## begin Exercise inputs

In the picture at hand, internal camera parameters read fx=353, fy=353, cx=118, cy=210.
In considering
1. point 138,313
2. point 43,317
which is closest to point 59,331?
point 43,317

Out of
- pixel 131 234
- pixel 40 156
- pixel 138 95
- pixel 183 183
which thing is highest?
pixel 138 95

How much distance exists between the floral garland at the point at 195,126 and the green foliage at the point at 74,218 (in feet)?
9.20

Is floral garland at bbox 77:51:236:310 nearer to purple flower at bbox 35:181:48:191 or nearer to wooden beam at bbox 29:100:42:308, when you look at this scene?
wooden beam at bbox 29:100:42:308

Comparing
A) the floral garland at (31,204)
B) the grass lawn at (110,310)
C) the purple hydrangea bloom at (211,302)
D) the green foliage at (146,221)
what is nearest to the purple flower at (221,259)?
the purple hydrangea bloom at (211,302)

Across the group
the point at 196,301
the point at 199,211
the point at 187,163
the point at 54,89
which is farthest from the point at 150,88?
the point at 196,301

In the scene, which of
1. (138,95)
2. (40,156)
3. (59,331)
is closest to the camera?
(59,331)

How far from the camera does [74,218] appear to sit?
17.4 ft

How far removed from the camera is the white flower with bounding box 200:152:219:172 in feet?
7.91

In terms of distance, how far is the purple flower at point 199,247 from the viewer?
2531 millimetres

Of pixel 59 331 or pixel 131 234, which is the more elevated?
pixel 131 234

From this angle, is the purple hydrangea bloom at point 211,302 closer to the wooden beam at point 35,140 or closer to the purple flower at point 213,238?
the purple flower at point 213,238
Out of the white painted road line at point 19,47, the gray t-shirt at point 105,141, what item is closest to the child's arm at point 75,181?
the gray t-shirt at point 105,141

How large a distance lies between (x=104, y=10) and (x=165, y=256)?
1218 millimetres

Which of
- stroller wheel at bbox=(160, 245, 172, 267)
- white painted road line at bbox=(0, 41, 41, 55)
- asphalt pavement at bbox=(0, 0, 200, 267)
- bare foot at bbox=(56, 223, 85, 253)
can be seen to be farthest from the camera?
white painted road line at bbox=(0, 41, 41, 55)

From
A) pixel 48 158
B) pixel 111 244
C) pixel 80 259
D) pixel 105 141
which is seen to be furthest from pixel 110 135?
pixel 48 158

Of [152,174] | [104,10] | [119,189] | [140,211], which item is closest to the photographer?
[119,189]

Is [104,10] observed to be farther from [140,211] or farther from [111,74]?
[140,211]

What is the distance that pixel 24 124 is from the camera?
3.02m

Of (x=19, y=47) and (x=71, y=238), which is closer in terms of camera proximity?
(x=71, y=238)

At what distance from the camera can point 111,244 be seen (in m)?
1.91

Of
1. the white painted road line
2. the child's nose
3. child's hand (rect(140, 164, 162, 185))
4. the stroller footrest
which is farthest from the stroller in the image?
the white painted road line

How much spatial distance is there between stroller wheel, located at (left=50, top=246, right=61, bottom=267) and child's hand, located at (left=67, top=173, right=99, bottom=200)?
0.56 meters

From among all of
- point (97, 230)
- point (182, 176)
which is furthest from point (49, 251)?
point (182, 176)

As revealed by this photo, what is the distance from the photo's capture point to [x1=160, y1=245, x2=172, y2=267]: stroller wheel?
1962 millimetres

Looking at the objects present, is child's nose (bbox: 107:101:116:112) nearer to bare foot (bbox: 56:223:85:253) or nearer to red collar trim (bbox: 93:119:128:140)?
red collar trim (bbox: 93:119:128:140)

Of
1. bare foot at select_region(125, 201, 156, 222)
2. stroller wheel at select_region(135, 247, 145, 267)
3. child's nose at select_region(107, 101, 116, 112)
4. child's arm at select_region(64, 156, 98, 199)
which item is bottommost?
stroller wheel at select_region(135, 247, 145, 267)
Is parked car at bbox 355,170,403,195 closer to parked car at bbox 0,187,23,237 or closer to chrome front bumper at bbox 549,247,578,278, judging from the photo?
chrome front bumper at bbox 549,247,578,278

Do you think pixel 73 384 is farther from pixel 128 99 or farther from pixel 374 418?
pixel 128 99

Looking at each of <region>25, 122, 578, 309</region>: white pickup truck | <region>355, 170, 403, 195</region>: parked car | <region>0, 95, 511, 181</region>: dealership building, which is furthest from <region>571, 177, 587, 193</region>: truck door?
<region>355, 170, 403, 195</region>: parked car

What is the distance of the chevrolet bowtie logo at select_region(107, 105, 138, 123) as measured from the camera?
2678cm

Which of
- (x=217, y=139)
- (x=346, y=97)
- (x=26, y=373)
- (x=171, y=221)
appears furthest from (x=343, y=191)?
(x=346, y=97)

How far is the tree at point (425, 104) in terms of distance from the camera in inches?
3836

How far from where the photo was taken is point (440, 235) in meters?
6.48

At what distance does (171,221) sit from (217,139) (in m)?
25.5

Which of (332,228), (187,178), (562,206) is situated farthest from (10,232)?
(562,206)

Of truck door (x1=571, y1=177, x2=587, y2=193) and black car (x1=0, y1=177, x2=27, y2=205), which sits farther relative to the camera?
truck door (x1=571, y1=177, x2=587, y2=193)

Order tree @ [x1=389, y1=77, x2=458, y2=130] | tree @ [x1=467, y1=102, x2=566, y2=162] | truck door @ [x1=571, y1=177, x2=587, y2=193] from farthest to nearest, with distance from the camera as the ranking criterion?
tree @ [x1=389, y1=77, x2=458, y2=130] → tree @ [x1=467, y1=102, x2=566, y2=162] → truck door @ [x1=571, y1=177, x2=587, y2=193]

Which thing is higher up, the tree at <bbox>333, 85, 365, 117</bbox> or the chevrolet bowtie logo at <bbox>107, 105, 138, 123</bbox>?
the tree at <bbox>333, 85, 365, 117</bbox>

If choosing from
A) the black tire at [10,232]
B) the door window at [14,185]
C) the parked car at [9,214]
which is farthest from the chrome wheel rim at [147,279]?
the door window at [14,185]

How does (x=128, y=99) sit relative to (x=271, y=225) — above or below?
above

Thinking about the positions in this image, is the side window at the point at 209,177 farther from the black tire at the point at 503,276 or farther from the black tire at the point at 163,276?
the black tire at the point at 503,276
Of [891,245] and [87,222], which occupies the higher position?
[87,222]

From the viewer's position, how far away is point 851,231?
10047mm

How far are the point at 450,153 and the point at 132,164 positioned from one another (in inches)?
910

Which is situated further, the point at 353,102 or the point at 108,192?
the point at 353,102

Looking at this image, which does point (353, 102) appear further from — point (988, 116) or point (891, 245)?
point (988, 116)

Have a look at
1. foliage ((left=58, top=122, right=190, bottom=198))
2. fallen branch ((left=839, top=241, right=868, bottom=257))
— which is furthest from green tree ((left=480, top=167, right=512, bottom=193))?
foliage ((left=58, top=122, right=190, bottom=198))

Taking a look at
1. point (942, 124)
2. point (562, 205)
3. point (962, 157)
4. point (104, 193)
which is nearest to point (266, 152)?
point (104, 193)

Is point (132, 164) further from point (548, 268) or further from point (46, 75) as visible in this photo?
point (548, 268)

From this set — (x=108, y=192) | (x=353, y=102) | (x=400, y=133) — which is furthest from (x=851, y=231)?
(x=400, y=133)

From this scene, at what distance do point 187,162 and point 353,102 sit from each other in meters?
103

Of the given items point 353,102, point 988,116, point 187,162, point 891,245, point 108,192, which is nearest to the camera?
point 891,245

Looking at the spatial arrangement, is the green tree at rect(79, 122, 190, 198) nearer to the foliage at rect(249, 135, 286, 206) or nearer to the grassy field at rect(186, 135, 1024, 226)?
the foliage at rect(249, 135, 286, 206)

## end Exercise inputs

Challenge: Repeat all of the rows above word for word.

Task solution:
In the picture at hand, internal camera parameters read fx=353, fy=353, cx=118, cy=210.
In considering
1. point 138,313
2. point 43,317
which is closest to point 59,331?
point 43,317

Out of
- pixel 131 234
- pixel 40 156
- pixel 138 95
- pixel 183 183
which thing is highest?
pixel 138 95

How much distance exists between the floral garland at the point at 195,126 and the green foliage at the point at 74,218 (in feet)?
9.20

Is floral garland at bbox 77:51:236:310 nearer to purple flower at bbox 35:181:48:191 or nearer to wooden beam at bbox 29:100:42:308, when you look at this scene?
wooden beam at bbox 29:100:42:308

Comparing
A) the floral garland at (31,204)
B) the grass lawn at (110,310)
C) the purple hydrangea bloom at (211,302)
D) the green foliage at (146,221)
what is nearest to the purple flower at (221,259)?
the purple hydrangea bloom at (211,302)

Across the group
the point at 196,301
the point at 199,211
the point at 187,163
the point at 54,89
which is farthest from the point at 150,88?
the point at 196,301

In the scene, which of
1. (138,95)
2. (40,156)
3. (59,331)
is closest to the camera?
(59,331)

How far from the camera does [74,218] appear to sit?
17.4 ft

How far removed from the camera is the white flower with bounding box 200:152:219:172 in feet?
7.91

In terms of distance, how far is the purple flower at point 199,247 from the viewer?
2531 millimetres

Of pixel 59 331 or pixel 131 234, which is the more elevated?
pixel 131 234

From this angle, is the purple hydrangea bloom at point 211,302 closer to the wooden beam at point 35,140 or closer to the purple flower at point 213,238?
the purple flower at point 213,238
Out of the white painted road line at point 19,47, the gray t-shirt at point 105,141, what item is closest to the child's arm at point 75,181?
the gray t-shirt at point 105,141

How large a distance lies between (x=104, y=10) and (x=165, y=256)?
1218 millimetres

Which of
- stroller wheel at bbox=(160, 245, 172, 267)
- white painted road line at bbox=(0, 41, 41, 55)
- asphalt pavement at bbox=(0, 0, 200, 267)
- bare foot at bbox=(56, 223, 85, 253)
can be seen to be farthest from the camera?
white painted road line at bbox=(0, 41, 41, 55)

From
A) pixel 48 158
B) pixel 111 244
C) pixel 80 259
D) pixel 105 141
which is seen to be furthest from pixel 110 135?
pixel 48 158

Of [152,174] | [104,10] | [119,189] | [140,211], which item is closest to the photographer?
[119,189]

Is [104,10] observed to be farther from [140,211] or farther from [111,74]?
[140,211]

What is the distance that pixel 24 124 is from the camera?
3.02m

Of (x=19, y=47) and (x=71, y=238), which is closer in terms of camera proximity?
(x=71, y=238)

At what distance from the camera can point 111,244 be seen (in m)?
1.91

Of
1. the white painted road line
2. the child's nose
3. child's hand (rect(140, 164, 162, 185))
4. the stroller footrest
which is farthest from the stroller in the image?
the white painted road line

How much spatial distance is there between stroller wheel, located at (left=50, top=246, right=61, bottom=267) and child's hand, located at (left=67, top=173, right=99, bottom=200)?
0.56 meters

From among all of
- point (97, 230)
- point (182, 176)
which is furthest from point (49, 251)?
point (182, 176)

As revealed by this photo, what is the distance from the photo's capture point to [x1=160, y1=245, x2=172, y2=267]: stroller wheel?
1962 millimetres

Looking at the objects present, is child's nose (bbox: 107:101:116:112) nearer to bare foot (bbox: 56:223:85:253) or nearer to red collar trim (bbox: 93:119:128:140)?
red collar trim (bbox: 93:119:128:140)

Of
1. bare foot at select_region(125, 201, 156, 222)
2. stroller wheel at select_region(135, 247, 145, 267)
3. child's nose at select_region(107, 101, 116, 112)
4. child's arm at select_region(64, 156, 98, 199)
which item is bottommost?
stroller wheel at select_region(135, 247, 145, 267)
Is parked car at bbox 355,170,403,195 closer to parked car at bbox 0,187,23,237 or closer to chrome front bumper at bbox 549,247,578,278, judging from the photo?
chrome front bumper at bbox 549,247,578,278

Do you think pixel 73 384 is farther from pixel 128 99 or farther from pixel 374 418?
pixel 128 99

Looking at each of <region>25, 122, 578, 309</region>: white pickup truck | <region>355, 170, 403, 195</region>: parked car | <region>0, 95, 511, 181</region>: dealership building, which is furthest from <region>571, 177, 587, 193</region>: truck door?
<region>355, 170, 403, 195</region>: parked car

What is the distance of the chevrolet bowtie logo at select_region(107, 105, 138, 123) as measured from the camera?
2678cm

Which of
- (x=217, y=139)
- (x=346, y=97)
- (x=26, y=373)
- (x=171, y=221)
appears furthest from (x=343, y=191)?
(x=346, y=97)

How far is the tree at point (425, 104) in terms of distance from the camera in inches?
3836

How far from where the photo was taken is point (440, 235) in meters?
6.48

At what distance does (171,221) sit from (217,139) (in m)?
25.5

Which of (332,228), (187,178), (562,206) is situated farthest from (10,232)?
(562,206)

Of truck door (x1=571, y1=177, x2=587, y2=193) and black car (x1=0, y1=177, x2=27, y2=205), which sits farther relative to the camera?
truck door (x1=571, y1=177, x2=587, y2=193)

Order tree @ [x1=389, y1=77, x2=458, y2=130] | tree @ [x1=467, y1=102, x2=566, y2=162] | truck door @ [x1=571, y1=177, x2=587, y2=193] from farthest to nearest, with distance from the camera as the ranking criterion?
tree @ [x1=389, y1=77, x2=458, y2=130] → tree @ [x1=467, y1=102, x2=566, y2=162] → truck door @ [x1=571, y1=177, x2=587, y2=193]

Which thing is higher up, the tree at <bbox>333, 85, 365, 117</bbox> or the chevrolet bowtie logo at <bbox>107, 105, 138, 123</bbox>?
the tree at <bbox>333, 85, 365, 117</bbox>

If choosing from
A) the black tire at [10,232]
B) the door window at [14,185]
C) the parked car at [9,214]
which is farthest from the chrome wheel rim at [147,279]?
the door window at [14,185]

How does (x=128, y=99) sit relative to (x=271, y=225) — above or below?
above

Thinking about the positions in this image, is the side window at the point at 209,177 farther from the black tire at the point at 503,276 or farther from the black tire at the point at 163,276?
the black tire at the point at 503,276
Of [891,245] and [87,222], which occupies the higher position?
[87,222]

From the viewer's position, how far away is point 851,231?
10047mm

How far are the point at 450,153 and the point at 132,164 positioned from one another (in inches)?
910

Which is situated further, the point at 353,102 or the point at 108,192?
the point at 353,102

Looking at this image, which does point (353, 102) appear further from — point (988, 116) or point (891, 245)?
point (988, 116)

Have a look at
1. foliage ((left=58, top=122, right=190, bottom=198))
2. fallen branch ((left=839, top=241, right=868, bottom=257))
— which is furthest from green tree ((left=480, top=167, right=512, bottom=193))?
foliage ((left=58, top=122, right=190, bottom=198))

Taking a look at
1. point (942, 124)
2. point (562, 205)
3. point (962, 157)
4. point (104, 193)
which is nearest to point (266, 152)?
point (104, 193)

Is point (132, 164) further from point (548, 268) or further from point (46, 75) as visible in this photo?
point (548, 268)

From this set — (x=108, y=192) | (x=353, y=102) | (x=400, y=133) — which is furthest from (x=851, y=231)?
(x=400, y=133)

From this scene, at what distance do point 187,162 and point 353,102 sit from each other in meters?
103

Of the given items point 353,102, point 988,116, point 187,162, point 891,245, point 108,192, which is nearest to the camera?
point 891,245

Looking at the spatial arrangement, is the green tree at rect(79, 122, 190, 198) nearer to the foliage at rect(249, 135, 286, 206) or nearer to the grassy field at rect(186, 135, 1024, 226)?
the foliage at rect(249, 135, 286, 206)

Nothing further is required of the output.